- Task directions -
Copy the data word for word, keeping every line.

- Records to use -
** START **

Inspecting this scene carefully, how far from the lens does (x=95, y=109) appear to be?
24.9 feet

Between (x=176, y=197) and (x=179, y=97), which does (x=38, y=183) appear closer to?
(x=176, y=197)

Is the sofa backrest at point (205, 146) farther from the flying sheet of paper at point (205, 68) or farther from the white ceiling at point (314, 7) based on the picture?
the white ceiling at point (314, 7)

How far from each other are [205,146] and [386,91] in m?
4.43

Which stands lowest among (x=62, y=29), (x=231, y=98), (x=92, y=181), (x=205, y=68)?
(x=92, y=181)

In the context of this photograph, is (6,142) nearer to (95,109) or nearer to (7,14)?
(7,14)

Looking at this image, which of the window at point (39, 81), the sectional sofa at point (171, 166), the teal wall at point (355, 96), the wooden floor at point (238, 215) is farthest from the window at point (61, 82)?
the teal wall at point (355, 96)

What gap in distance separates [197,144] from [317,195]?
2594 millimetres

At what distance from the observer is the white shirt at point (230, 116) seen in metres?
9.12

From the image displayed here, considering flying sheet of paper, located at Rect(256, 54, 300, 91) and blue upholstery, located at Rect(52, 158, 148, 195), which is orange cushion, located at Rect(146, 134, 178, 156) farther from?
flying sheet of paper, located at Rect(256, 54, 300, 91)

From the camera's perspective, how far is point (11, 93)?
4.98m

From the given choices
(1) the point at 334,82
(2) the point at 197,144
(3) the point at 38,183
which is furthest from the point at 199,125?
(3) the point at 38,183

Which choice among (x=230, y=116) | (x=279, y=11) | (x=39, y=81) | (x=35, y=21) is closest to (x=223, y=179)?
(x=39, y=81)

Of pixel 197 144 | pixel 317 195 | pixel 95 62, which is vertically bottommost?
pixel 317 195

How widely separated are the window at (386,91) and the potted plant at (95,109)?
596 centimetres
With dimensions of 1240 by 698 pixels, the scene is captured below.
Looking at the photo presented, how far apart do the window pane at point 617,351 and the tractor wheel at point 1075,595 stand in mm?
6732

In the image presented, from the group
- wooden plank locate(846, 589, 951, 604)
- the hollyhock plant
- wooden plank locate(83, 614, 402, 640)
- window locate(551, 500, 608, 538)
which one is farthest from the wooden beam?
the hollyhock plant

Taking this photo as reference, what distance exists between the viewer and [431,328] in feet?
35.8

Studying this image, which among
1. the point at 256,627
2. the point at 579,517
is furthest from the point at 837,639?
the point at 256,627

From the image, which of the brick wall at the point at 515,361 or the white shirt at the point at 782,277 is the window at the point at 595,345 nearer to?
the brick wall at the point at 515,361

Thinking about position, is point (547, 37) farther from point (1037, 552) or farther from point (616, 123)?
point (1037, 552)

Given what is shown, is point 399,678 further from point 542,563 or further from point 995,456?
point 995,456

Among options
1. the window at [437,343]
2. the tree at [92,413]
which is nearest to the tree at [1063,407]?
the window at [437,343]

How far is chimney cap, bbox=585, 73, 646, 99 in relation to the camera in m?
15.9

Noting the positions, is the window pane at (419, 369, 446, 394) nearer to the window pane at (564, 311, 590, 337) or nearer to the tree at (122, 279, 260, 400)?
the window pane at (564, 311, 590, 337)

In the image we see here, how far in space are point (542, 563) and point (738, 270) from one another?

** END **

- Task response -
Inspecting this scene carefully, how far from the lens does (x=95, y=109) appear to be?
24.9 feet

Between (x=176, y=197) and (x=179, y=97), which does (x=38, y=183) appear closer to?
(x=176, y=197)

Is the sofa backrest at point (205, 146) farther from the flying sheet of paper at point (205, 68) or farther from the white ceiling at point (314, 7) based on the picture?
the white ceiling at point (314, 7)

How far from each other are [205,146] and [386,91] in m?
4.43

Which stands lowest among (x=62, y=29), (x=231, y=98), (x=92, y=181), (x=205, y=68)?
(x=92, y=181)

In the context of this photograph, is (6,142) nearer to (95,109) or nearer to (7,14)?
(7,14)

Looking at this image, which of the window at point (39, 81), the sectional sofa at point (171, 166), the teal wall at point (355, 96), the wooden floor at point (238, 215) is farthest from the window at point (61, 82)?
the teal wall at point (355, 96)

What gap in distance separates [197,144] from [317,195]?
2594 millimetres

At what distance from the observer is the white shirt at point (230, 116) seen in metres?
9.12

From the image displayed here, considering flying sheet of paper, located at Rect(256, 54, 300, 91) and blue upholstery, located at Rect(52, 158, 148, 195), which is orange cushion, located at Rect(146, 134, 178, 156) farther from?
flying sheet of paper, located at Rect(256, 54, 300, 91)

From the camera's perspective, how far is point (11, 93)?
4.98m

From the given choices
(1) the point at 334,82
(2) the point at 197,144
(3) the point at 38,183
which is furthest from the point at 199,125?
(3) the point at 38,183

Which choice among (x=230, y=116) | (x=279, y=11) | (x=39, y=81) | (x=35, y=21) is closest to (x=223, y=179)?
(x=39, y=81)

Of pixel 197 144 | pixel 317 195 | pixel 95 62, which is vertically bottommost?
pixel 317 195

How widely separated are the window at (386,91) and the potted plant at (95,109)?
596 centimetres
With dimensions of 1240 by 698 pixels, the scene is captured below.
Looking at the photo presented, how far apart do the window pane at point 617,351 and the tractor wheel at point 1075,595 stand in mm?
6732

In the image presented, from the group
- wooden plank locate(846, 589, 951, 604)
- the hollyhock plant
- wooden plank locate(83, 614, 402, 640)
- window locate(551, 500, 608, 538)
which one is farthest from the wooden beam?
the hollyhock plant

Taking this photo as reference, what distance exists between the viewer and [431,328] in feet?
35.8

Studying this image, which among
1. the point at 256,627
2. the point at 579,517
is furthest from the point at 837,639?
the point at 256,627

From the image, which of the brick wall at the point at 515,361 or the white shirt at the point at 782,277 is the window at the point at 595,345 nearer to?
the brick wall at the point at 515,361

Thinking about position, is point (547, 37) farther from point (1037, 552) or farther from point (616, 123)?
point (1037, 552)

Given what is shown, is point 399,678 further from point 542,563 or further from point 995,456?
point 995,456

Among options
1. the window at [437,343]
2. the tree at [92,413]
which is nearest to the tree at [1063,407]?
the window at [437,343]

How far is chimney cap, bbox=585, 73, 646, 99 in relation to the camera in m?
15.9

Noting the positions, is the window pane at (419, 369, 446, 394) nearer to the window pane at (564, 311, 590, 337) or nearer to the tree at (122, 279, 260, 400)?
the window pane at (564, 311, 590, 337)

In the image we see here, how far in space are point (542, 563) and point (738, 270) from one another?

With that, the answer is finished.